Anyway, the problem is this: mere months from now, Game of Thrones’ seventh and final season will begin airing. Since HBO is splitting the final season into two seven-episode segments, we probably won’t know the full fates of our intrepid heroes and monstrous villains (or is it the other way around; I can hardly tell any more) for about 18 months or so. That much we know. What we don’t know is when we can expect Martin to publish The Winds of Winter (or its series-ending follow-up). He recently mentioned that he expects TWoW to come out this year, but even he points out that he said the same thing last year. We shouldn’t go marking our calendars or anything, is what I’m saying.
And there is absolutely no chance that Martin releases the final ASoIaF book before HBO airs the Game of Thrones series finale in 2018. If Martin maintains his current release pace, the seventh book will land, at the earliest, in 2022.
So what’s a fan to do? Do we just take what we can get, go ahead and watch the show, then read the books whenever Martin is able to get them into our greedy little paws? Or do we test the limits of our patience by foregoing the final season of the show so that we’re able to experience the narrative’s conclusion in its originally conceived form?
I’ll go ahead and tell you that I’m not here to prescribe a “right” answer, because I don’t think there is one. If some fans of the show feel like they can tear themselves away from the narrative and dodge spoilers for years in the interest of finishing the books before the show, then more power to them. But for the vast majority of watchers and readers, that kind of forbearance is just too much to ask.
Like I said, I can’t come up with another adaptation that has presented its viewers with this sort of conundrum. Of course, that’s mostly because the adaptation only occurs once the literary version of the story is already out in the world. Most of the time, our biggest worry is whether or not they’ll faithfully represent our favorite characters or maybe which of our favorite scenes will end up on the cutting room floor.

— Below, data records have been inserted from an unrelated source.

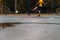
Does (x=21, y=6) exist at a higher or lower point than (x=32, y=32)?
lower

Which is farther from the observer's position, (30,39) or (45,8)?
(45,8)

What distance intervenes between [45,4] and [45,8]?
1.64 ft

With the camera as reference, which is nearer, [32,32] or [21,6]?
[32,32]

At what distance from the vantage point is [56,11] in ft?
80.2

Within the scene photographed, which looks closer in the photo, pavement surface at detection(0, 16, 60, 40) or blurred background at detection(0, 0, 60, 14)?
pavement surface at detection(0, 16, 60, 40)

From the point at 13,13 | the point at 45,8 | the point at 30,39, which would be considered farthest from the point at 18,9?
the point at 30,39

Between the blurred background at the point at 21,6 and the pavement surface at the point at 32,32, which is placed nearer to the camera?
the pavement surface at the point at 32,32

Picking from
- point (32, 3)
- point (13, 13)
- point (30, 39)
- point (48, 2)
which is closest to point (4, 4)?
point (13, 13)

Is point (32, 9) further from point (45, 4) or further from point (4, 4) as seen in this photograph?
A: point (4, 4)

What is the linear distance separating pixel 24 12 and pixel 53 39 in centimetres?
1671

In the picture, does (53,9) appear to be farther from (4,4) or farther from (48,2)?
(4,4)

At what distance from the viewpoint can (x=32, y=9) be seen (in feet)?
80.4

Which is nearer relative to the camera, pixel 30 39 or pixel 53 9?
pixel 30 39

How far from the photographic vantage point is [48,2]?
80.1 ft
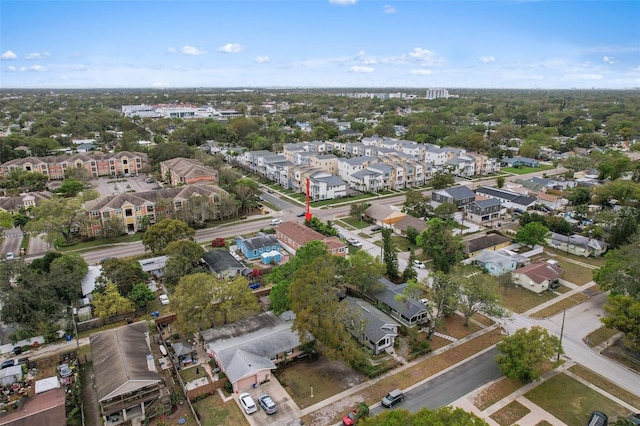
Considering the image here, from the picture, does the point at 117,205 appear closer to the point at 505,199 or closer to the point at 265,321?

But now, there all kinds of more pressing questions that I just don’t know the answers to. Will the books be sufficiently different from the show to give them their own kind of suspense? Has the show influenced Martin’s direction in the books? Will the books’ reception be determined entirely by the success of the show’s ending?
Maybe, like me, you’ve resigned yourself to the reality of this quirky situation. After all, if you watched the sixth season of Game of Thrones, you’ve already entered a kind of alternate Westeros that exists beyond the page. It may not be ideal, but you’ve accepted that Jon, Danaerys, and all the rest will meet their glory (or their ends) on the small screen long before they do it on the page.
Or maybe you’ve spent every day for the last three years writing George R.R. Martin angry emails demanding that he publish these final books and satisfy your endless hunger for all things ASoIaF. I doubt it’ll work given GRRM’s notorious displeasure with that kind of pressure, but you do you.
In any case, you (we) have got quite a choice before you (us), and not a whole lot of time to make it. Good luck.